Why a panel of judges’ guide on pre-nuptial agreements needs to be put into context
By family law specialist, Norman Taylor
The statement of a panel of judges that says: “for most people they will not be relevant on divorce” may be correct if the agreement is tested in a court, and the terms found to be unfair.
Pre-nups have risen in popularity and influence since a 2010 UK Supreme Court ruling recommended that, although not legally binding, courts should uphold carefully thought through agreements drawn up well in advance of the marriage and without coercion. Of course, they have to be fair, and meet the respective needs of the parties. However, the determination of what is “fair” and what are the “needs” will be looked at in the light of the pre-nup terms.
The Family Justice Council guide, drawn up by a group that includes five judges and barristers, claims that pre-nups will be ‘irrelevant’ for most people undergoing a divorce – and that most courts will ignore them when they dividing up assets, basing their decisions on ‘fairness’ instead.
The guide also adds that, in the eyes of the court, “meeting needs is the central factor on divorce” and only the very wealthy – who have more assets than their former spouse could ever need – can benefit from an agreement.
The judges’ claims are based on the assumption that a pre-nup will be challenged, and indeed the Guide is aimed at people who represent themselves at Court.

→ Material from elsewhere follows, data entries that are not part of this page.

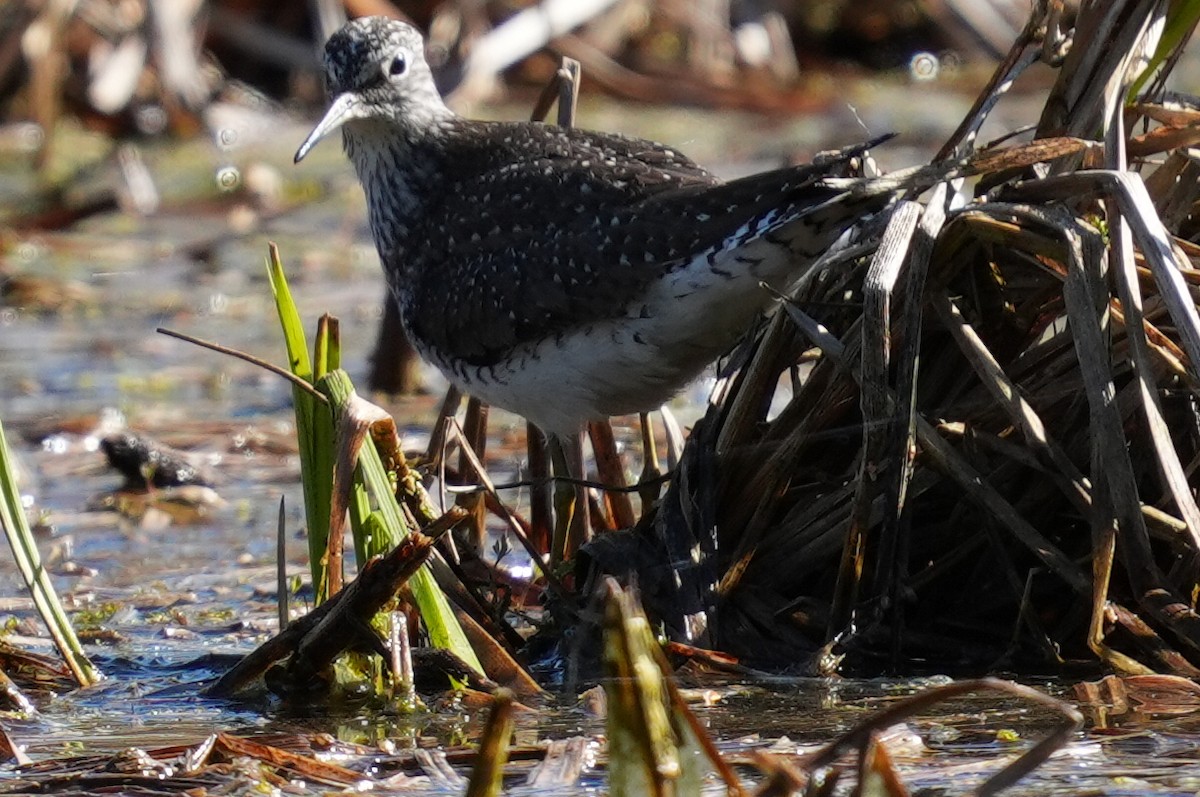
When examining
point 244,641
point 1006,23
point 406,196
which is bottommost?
point 244,641

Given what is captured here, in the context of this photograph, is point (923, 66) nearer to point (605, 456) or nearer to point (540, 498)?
point (605, 456)

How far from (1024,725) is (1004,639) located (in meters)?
0.52

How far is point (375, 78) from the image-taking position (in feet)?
20.3

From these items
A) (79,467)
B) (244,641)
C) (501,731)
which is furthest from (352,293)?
(501,731)

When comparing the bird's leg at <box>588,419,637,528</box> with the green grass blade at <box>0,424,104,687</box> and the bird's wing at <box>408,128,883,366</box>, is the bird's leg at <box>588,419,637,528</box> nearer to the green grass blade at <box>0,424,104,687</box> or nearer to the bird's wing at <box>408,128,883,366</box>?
the bird's wing at <box>408,128,883,366</box>

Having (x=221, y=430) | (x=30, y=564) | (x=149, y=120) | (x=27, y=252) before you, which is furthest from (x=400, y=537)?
(x=149, y=120)

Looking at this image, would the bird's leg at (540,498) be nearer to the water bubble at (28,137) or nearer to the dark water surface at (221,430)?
the dark water surface at (221,430)

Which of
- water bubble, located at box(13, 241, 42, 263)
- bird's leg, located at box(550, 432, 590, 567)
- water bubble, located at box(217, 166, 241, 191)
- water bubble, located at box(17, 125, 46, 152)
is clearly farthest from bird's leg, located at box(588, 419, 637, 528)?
water bubble, located at box(17, 125, 46, 152)

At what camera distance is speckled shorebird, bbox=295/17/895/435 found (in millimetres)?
4555

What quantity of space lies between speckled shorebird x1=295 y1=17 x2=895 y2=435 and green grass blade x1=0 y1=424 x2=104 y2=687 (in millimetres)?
1384

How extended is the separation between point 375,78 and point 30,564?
8.25ft

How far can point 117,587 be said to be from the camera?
18.0ft

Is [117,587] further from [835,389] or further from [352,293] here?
[352,293]

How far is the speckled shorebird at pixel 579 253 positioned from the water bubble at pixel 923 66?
306 inches
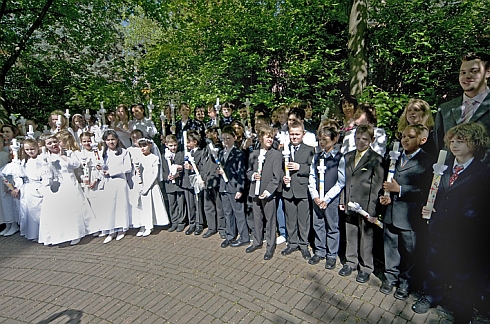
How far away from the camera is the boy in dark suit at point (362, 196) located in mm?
3922

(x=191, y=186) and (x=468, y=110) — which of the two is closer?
(x=468, y=110)

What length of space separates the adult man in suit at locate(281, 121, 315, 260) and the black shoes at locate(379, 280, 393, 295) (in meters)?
1.15

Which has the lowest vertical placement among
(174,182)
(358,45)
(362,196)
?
(174,182)

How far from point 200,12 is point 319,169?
6420mm

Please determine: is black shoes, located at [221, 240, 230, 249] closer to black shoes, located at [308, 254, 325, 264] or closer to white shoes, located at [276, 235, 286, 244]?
white shoes, located at [276, 235, 286, 244]

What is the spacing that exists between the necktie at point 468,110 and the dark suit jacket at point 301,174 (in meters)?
1.94

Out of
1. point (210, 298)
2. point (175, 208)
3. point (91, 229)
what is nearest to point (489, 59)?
point (210, 298)

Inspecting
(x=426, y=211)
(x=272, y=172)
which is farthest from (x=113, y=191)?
(x=426, y=211)

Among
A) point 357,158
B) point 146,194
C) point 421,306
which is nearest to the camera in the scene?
point 421,306

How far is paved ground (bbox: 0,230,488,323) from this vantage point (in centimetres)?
354

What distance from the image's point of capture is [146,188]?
611 centimetres

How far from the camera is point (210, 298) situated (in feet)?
12.8

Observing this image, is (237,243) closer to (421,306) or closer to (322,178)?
(322,178)

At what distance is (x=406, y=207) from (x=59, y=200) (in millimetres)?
5753
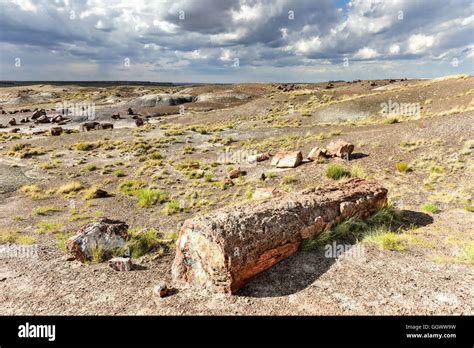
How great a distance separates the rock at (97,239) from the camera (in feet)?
30.9

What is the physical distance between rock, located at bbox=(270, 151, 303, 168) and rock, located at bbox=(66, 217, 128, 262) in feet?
41.3

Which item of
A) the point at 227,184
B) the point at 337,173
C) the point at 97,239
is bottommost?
the point at 97,239

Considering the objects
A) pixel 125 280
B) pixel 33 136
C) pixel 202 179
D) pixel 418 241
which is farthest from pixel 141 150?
pixel 418 241

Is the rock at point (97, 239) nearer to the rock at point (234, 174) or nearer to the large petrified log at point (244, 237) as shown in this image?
the large petrified log at point (244, 237)

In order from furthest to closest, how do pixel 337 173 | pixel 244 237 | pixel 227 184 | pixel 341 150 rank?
pixel 341 150
pixel 227 184
pixel 337 173
pixel 244 237

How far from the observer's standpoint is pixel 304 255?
329 inches

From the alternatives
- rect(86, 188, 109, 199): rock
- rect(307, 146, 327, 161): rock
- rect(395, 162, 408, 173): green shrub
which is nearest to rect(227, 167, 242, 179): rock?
rect(307, 146, 327, 161): rock

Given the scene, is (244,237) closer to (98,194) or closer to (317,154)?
(317,154)

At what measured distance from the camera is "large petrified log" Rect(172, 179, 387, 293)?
7.02m

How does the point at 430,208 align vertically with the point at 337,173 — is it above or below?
below

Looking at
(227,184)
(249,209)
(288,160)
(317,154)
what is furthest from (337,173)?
(249,209)

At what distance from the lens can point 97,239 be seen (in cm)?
969

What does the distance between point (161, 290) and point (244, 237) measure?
222cm
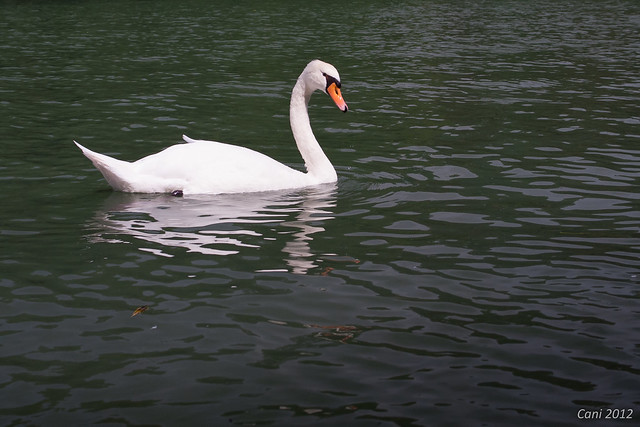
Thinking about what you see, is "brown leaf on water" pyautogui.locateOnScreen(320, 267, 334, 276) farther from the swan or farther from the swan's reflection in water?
the swan

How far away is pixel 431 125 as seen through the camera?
17.5m

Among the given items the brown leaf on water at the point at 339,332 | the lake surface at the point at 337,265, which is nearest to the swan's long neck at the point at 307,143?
the lake surface at the point at 337,265

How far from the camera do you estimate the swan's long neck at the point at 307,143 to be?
1263cm

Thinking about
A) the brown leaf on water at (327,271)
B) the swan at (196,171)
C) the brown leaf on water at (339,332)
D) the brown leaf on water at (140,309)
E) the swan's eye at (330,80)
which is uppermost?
the swan's eye at (330,80)

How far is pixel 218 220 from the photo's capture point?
34.7 ft

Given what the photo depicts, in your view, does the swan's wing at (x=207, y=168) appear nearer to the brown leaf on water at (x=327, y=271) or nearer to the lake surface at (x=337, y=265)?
the lake surface at (x=337, y=265)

However, the whole point of the pre-nup is to agree things in advance in order to avoid the trauma, cost, and uncertainty of court proceedings.
If one partner does challenge the agreement, the court may have to make a decision. However, if needs are addressed and both parties deem the contract to be fair, the court will more than likely to uphold it.
The recent increasing influence that pre-nups have on courts suggests that the courts will take them very seriously into account in determining fairness and needs, and seek to ensure that these lie at the heart of the terms of such contracts. It is thought that a court is likely to follow a properly constructed pre-nup even if the terms are not precisely what the court might otherwise have ordered.
Originally drawn up to set out how a couple’s assets will be split if the marriage fails, the contracts can also address vital issues such as child residence and contact arrangements, occupation of homes on separation, interim support at the time of separation, and provision for each of the parties on the death of either or both of them.
We have witnessed the positive impacts of pre-nups which give comfort in cases where the wealthier spouse agrees to provide for the other spouse in the event of a split. Also, some couples embarking on marriage for the second time are keen to go down the pre-nup route to ensure that certain assets are preserved for their children from previous relationships – whilst others seek to protect wealth which may have been in their family for generations.
Addressing anticipated needs and reasonable requirements of both parties should always be a first priority for practitioners drafting prenuptial agreements. It is likewise understandable that a seismic change in circumstance may well influence a decision of the courts. Therefore, it is prudent that a pre-nup contains provisions to review the agreed terms in the event of a material change in circumstances. Ultimately, skilfully drafted and fair prenup’s appear to be welcomed by the courts.
Circumstances where the contracts run into problems include if judges are concerned that they are signed under pressure. They will want to know that the partner with the most to lose understood the agreement, that there was no pressure to sign and that there was independent legal advice. If there was little time to reflect on or be confident about the terms, judges may ignore or vary them.
To avoid these risks, set up the agreement at least 21 days before the wedding, make full financial disclosure and secure good legal advice. If respected family lawyers help draw up the agreement, judges can be confident that both parties understood it fully and were not rushed into it.